NouvellesCSQ

BOÎTE AUX L E T T R E S

L’enseignement nous rend-il malades ?

Après avoir lu l’article « Samuel en a assez et décroche »

dans l’édition d’automne du magazine Nouvelles CSQ

intitulé La Violence ça ne fait pas partie de la job, je voudrais

vous parler de la violence que l’on se fait à soi-même…

Je suis de celles et ceux qui veulent partir à la retraite « même

si cela se traduit par des pertes financières, tellement les

conditions de travail sont déplorables ». Au début de la

cinquantaine donc, je me suis retrouvée en burnout.

Mon corps, mon coeur, mon mental ont-ils choisi cette maladie

pour décompresser ou pour m’enlever toute la pression que

je me suis donnée afin d’être une excellente enseignante ?

Je ne suis pas la seule dans cette situation n’est-ce pas ?

Un nombre effarant d’enseignantes et d’enseignants vont

consulter et doivent prendre des antidépresseurs pour

continuer leur carrière.

Quand ma thérapeute me dit que mon travail me rend malade,

qu’une énorme part est devenue toxique et que je dois quitter

cette carrière, cela me met en colère. Car j’adore enseigner,

mais pas dans ces conditions… Non, je ne veux plus « en

saigner », je décroche comme Samuel. La seule différence

entre lui et moi, c’est que j’y ai laissé ma peau.

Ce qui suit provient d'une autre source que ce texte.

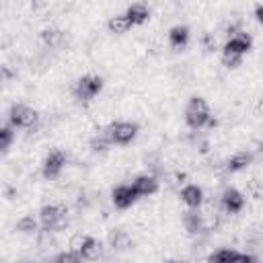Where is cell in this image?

Nous nous retrouvons, nous qui sommes dans la cinquantaine,

à finir notre carrière de peine et de misère et parfois très amers…,

dans le silence de nos colères et dans l’isolement. Parce qu’on

ne veut plus nous entendre « chialer » ou revendiquer, on se

tait et on ravale jusqu’à en devenir malades…

Bien sûr, je n’aurai pas les honneurs d’avoir servi ma commission

scolaire durant 35 ans. J’ai 22 ans à mon crédit, seulement

les 2/3. Je sombrerai probablement dans l’oubli et les préjugés,

mais en ne restant pas dans l’anonymat, j’aurai réussi

à dire tout haut ce que d’autres pensent tout bas.

J’aurais voulu finir ma carrière en beauté, mais je quitte avec

« une jambe cassée dans la tête ». J’aurai à mettre un plâtre

et faire de la physio., de l’ergo. et même de la thérapie pour

guérir de tous ces maux.

Mais, j’irai vivre ma passion et ma créativité ailleurs que dans

ce système éducatif qui est devenu un Titanic. Je vois l’iceberg

poindre à l’horizon. Alors, je me sauve en canot de sauvetage

avant que tout coule.

Je vais apprivoiser ma guérison le temps qu’il faut et enseigner

dans des secteurs plus centrés sur le coeur.